Fondo affitti, dalla Regione Puglia altri 5 milioni di euro

Aumenta il fondo per il sostegno all’ affitto della casa destinato alle famiglie bisognose. Il Sunia ‘Serve però anche una nuova politica abitativa nel Comune di Lecce’. A breve i bandi dai Comuni.

Ancora 5 milioni di euro per i cittadini che non riescono a far fronte agli affitti. Milioni che si aggiungono ai 10 già resi disponibili precedentemente per i Comuni a più alta tensione abitativa. Così la Giunta regionale approva la delibera che sblocca il fondo affitti per le famiglie residenti in Comuni a minore tensione abitativa secondo la Delibera CIPE del 2003.

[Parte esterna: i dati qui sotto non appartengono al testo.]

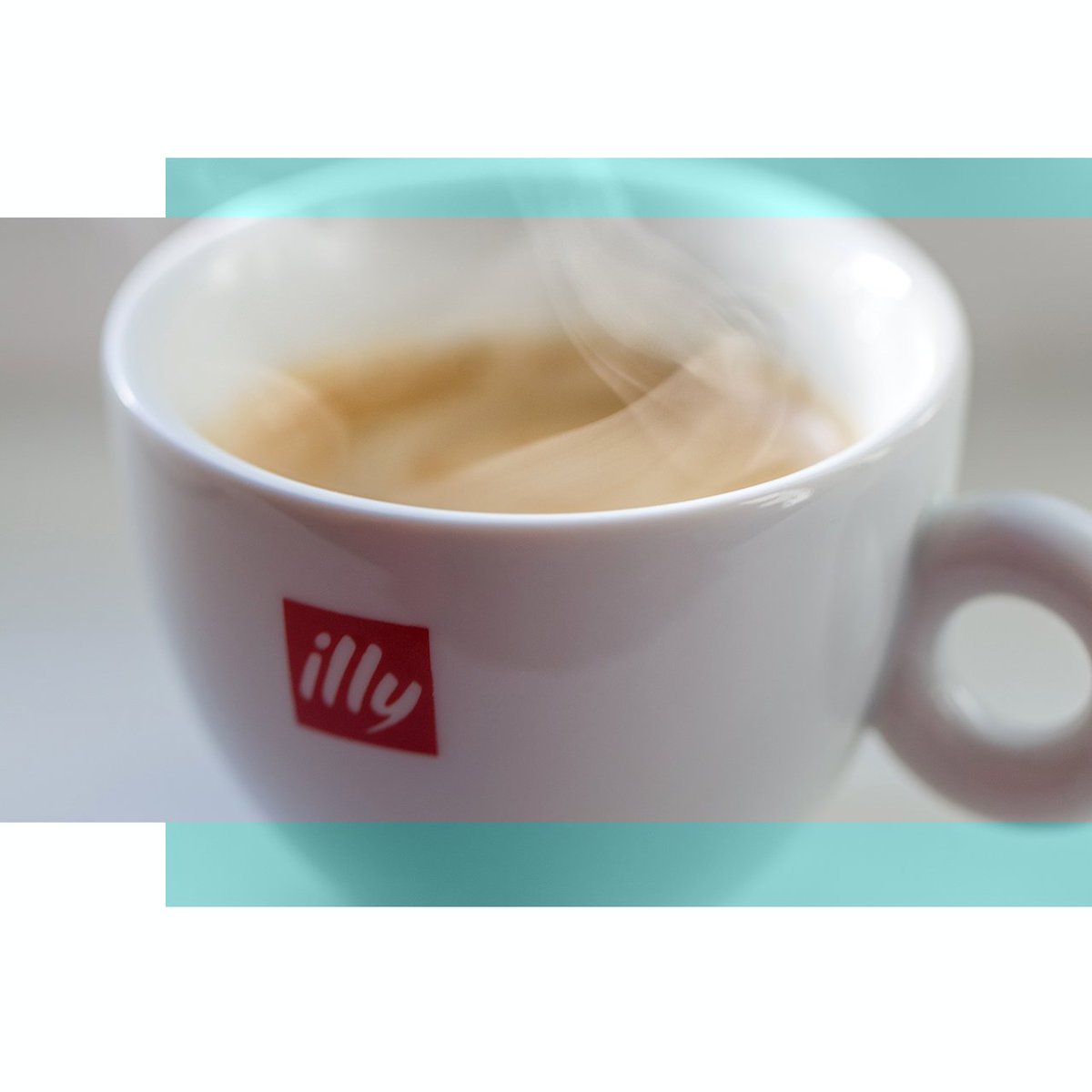 The quintessential day for the quintessential cup. Cheers.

La delibera di Giunta sulla programmazione 2013 del Fondo per il sostegno all’accesso alle abitazioni in locazione viene dopo l’interrogazione del Consigliere regionale di Forza Italia, Antonio Scianaro, che chiedeva lumi sulle ragioni del ritardo nella erogazione del contributo per l’affitto.
“Sarebbe questa una buona notizia se non fosse che anche la crisi abitativa nella città di Lecce risulta in forte crescita” è il commento amaro che arriva dal Sunia Lecce che chiede a gran voce alle Istituzioni il ripensamento di “una nuova politica abitativa a garanzia e sostegno delle persone che non possono permettersi canoni d’affitto ormai insostenibili per una casa”.

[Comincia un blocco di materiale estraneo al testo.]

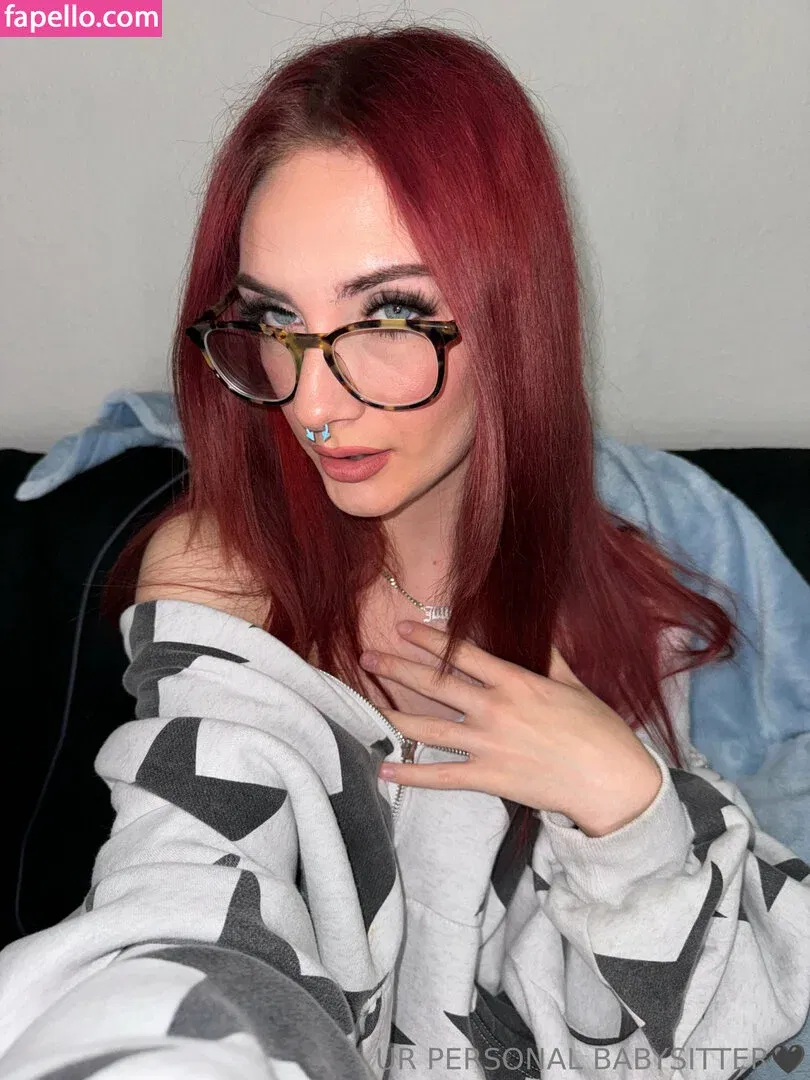 babysitter69 Onlyfans Photo Gallery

“Prendiamo atto del fatto che – procede Mario Vantaggiato del Sunia Lecce – mentre a livello locale la situazione abitativa risulta un’emergenza non affrontata, a livello nazionale è stato stanziato per la Puglia un fondo sociale pari a 6.523.000 euro che si vanno a sommare al cofinanziamento regionale di 15 milioni (lo stesso del 2012). In buona sostanza ci sarà a disposizione dei cittadini pugliesi che fruiranno del contributo all’affitto anno 2013 un fondo pari a 21.523.000 euro”.

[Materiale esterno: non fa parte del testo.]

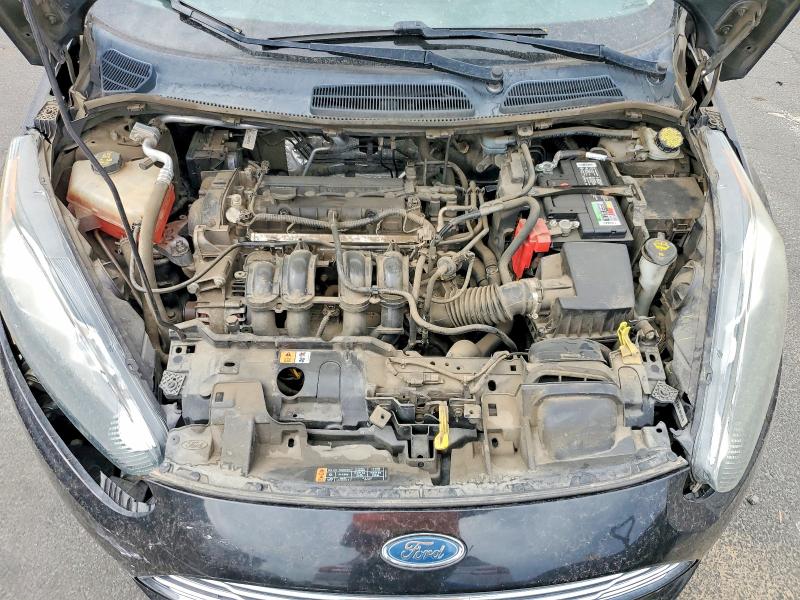 60127976 :رقم المزاد ، 3FADP4AJ8FM195921 vin ، 2015 Ford Fiesta مزاد بيع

Presto i Comuni, e anche il Comune di Lecce, saranno chiamati a comunicare gli avvisi di bando pubblici che saranno aperti fino a gennaio 2015, in modo tale che le graduatorie degli aventi titolo possano essere inviate alla Regione Puglia entro il 10 febbraio 2015. “Ma attenzione  – avvertono dal Sunia – perché quelle amministrazioni comunali che non coofinanzieranno l’importo destinato con propri fondi si vedranno decurtato l’importo del 10% che sarà destinato, come premialità aggiuntiva, tra i Comuni più virtuosi. Il 50% di questa premialità potrà essere destinato localmente per la costituzione delle agenzie di locazione al fine di monitorare la situazione esistente tra richiesta e offerta delle civili abitazioni. Si tratta di Agenzie del territorio, già esistenti in diversi Comuni italiani, che servono a favorire la ricerca di un alloggio privato in affitto da parte di potenziali inquilini che hanno un reddito troppo basso per sostenere i canoni di locazione di mercato”.